- _AIM OF THE EXERCISE_:
Throughout the material below, rename "white stucco parapet wall" to "white plaster parapet wall" and reproduce the material with everything else unchanged.

[Dataset excerpt]
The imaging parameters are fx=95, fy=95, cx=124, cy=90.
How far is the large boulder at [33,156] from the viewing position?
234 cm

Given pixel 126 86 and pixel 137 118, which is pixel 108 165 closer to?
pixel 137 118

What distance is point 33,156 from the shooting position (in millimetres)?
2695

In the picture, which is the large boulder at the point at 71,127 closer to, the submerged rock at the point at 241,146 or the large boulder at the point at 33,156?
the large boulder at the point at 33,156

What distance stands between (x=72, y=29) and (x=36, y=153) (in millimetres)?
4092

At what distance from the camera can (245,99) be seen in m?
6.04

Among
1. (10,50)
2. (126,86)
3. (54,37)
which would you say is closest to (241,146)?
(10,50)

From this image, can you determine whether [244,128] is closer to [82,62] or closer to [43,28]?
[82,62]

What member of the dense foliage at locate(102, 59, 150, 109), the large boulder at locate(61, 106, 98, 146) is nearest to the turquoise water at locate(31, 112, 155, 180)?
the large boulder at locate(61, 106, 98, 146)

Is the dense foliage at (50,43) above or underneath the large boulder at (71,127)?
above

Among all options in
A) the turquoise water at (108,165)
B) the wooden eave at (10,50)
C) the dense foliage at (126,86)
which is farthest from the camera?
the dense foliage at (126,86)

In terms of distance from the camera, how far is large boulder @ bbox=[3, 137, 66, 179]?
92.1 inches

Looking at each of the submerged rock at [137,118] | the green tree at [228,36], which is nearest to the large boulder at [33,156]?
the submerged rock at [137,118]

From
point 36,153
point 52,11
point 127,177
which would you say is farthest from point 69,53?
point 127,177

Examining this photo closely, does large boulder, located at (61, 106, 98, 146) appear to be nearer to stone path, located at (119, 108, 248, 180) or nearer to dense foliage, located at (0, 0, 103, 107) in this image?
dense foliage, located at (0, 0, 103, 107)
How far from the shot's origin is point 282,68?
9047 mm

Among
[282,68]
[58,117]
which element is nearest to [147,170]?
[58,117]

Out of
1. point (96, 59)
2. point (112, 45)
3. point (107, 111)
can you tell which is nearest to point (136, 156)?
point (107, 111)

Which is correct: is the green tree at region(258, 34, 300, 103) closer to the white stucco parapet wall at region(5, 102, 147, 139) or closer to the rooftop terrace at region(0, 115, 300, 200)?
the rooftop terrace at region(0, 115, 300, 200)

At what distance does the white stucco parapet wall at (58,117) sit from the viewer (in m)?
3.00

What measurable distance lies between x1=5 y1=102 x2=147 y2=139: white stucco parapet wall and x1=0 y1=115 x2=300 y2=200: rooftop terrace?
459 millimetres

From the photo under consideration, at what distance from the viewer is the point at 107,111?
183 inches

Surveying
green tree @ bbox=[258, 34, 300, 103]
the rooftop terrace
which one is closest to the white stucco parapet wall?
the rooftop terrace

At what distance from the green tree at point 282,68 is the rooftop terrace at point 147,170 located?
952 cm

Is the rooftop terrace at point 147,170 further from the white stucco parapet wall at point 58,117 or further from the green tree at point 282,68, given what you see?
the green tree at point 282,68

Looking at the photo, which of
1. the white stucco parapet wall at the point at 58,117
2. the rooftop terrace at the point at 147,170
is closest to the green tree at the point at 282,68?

- _FINISHED TASK_:
The imaging parameters are fx=95, fy=95, cx=124, cy=90.
How far is the large boulder at [33,156] from the viewing position?
234 cm

Given pixel 126 86 and pixel 137 118, which is pixel 108 165 closer to?
pixel 137 118

What distance is point 33,156 from the shooting position (in millimetres)?
2695

In the picture, which is the large boulder at the point at 71,127 closer to, the submerged rock at the point at 241,146 or the large boulder at the point at 33,156?
the large boulder at the point at 33,156

What distance stands between (x=72, y=29) and (x=36, y=153) (in millimetres)?
4092

At what distance from the camera can (245,99) be seen in m?
6.04

Among
1. (10,50)
2. (126,86)
3. (54,37)
which would you say is closest to (241,146)?
(10,50)

From this image, can you determine whether [244,128] is closer to [82,62] or closer to [43,28]?
[82,62]

What member of the dense foliage at locate(102, 59, 150, 109), the large boulder at locate(61, 106, 98, 146) is nearest to the turquoise water at locate(31, 112, 155, 180)?
the large boulder at locate(61, 106, 98, 146)

Is the dense foliage at (50,43) above or underneath the large boulder at (71,127)?
above

Among all options in
A) the turquoise water at (108,165)
B) the wooden eave at (10,50)
C) the dense foliage at (126,86)
which is farthest from the camera?
the dense foliage at (126,86)

In terms of distance from the camera, how far is large boulder @ bbox=[3, 137, 66, 179]?
92.1 inches

Looking at each of the submerged rock at [137,118] | the green tree at [228,36], which is nearest to the large boulder at [33,156]?
the submerged rock at [137,118]

From
point 36,153
point 52,11
point 127,177
which would you say is farthest from point 69,53?
point 127,177

Examining this photo closely, does large boulder, located at (61, 106, 98, 146) appear to be nearer to stone path, located at (119, 108, 248, 180) or nearer to dense foliage, located at (0, 0, 103, 107) in this image?
dense foliage, located at (0, 0, 103, 107)
How far from the shot's origin is point 282,68?
9047 mm

Among
[282,68]
[58,117]
which element is nearest to [147,170]?
[58,117]

Out of
1. point (96, 59)
2. point (112, 45)
3. point (107, 111)
can you tell which is nearest to point (136, 156)?
point (107, 111)

Which is correct: is the green tree at region(258, 34, 300, 103) closer to the white plaster parapet wall at region(5, 102, 147, 139) or closer to the rooftop terrace at region(0, 115, 300, 200)?
the rooftop terrace at region(0, 115, 300, 200)

At what distance does the white plaster parapet wall at (58,117) sit from the viewer (in m)?
3.00

What measurable distance lies between x1=5 y1=102 x2=147 y2=139: white plaster parapet wall and x1=0 y1=115 x2=300 y2=200: rooftop terrace?
459 millimetres

From the photo under consideration, at what distance from the viewer is the point at 107,111?
183 inches

Surveying
green tree @ bbox=[258, 34, 300, 103]
the rooftop terrace
which one is closest to the white plaster parapet wall?
the rooftop terrace

At what distance from the green tree at point 282,68 is the rooftop terrace at point 147,170 located?
952 cm

Is the rooftop terrace at point 147,170 further from the white plaster parapet wall at point 58,117 or further from the green tree at point 282,68, given what you see?
the green tree at point 282,68

Looking at the photo, which of
1. the white plaster parapet wall at the point at 58,117
2. the rooftop terrace at the point at 147,170
is closest to the green tree at the point at 282,68?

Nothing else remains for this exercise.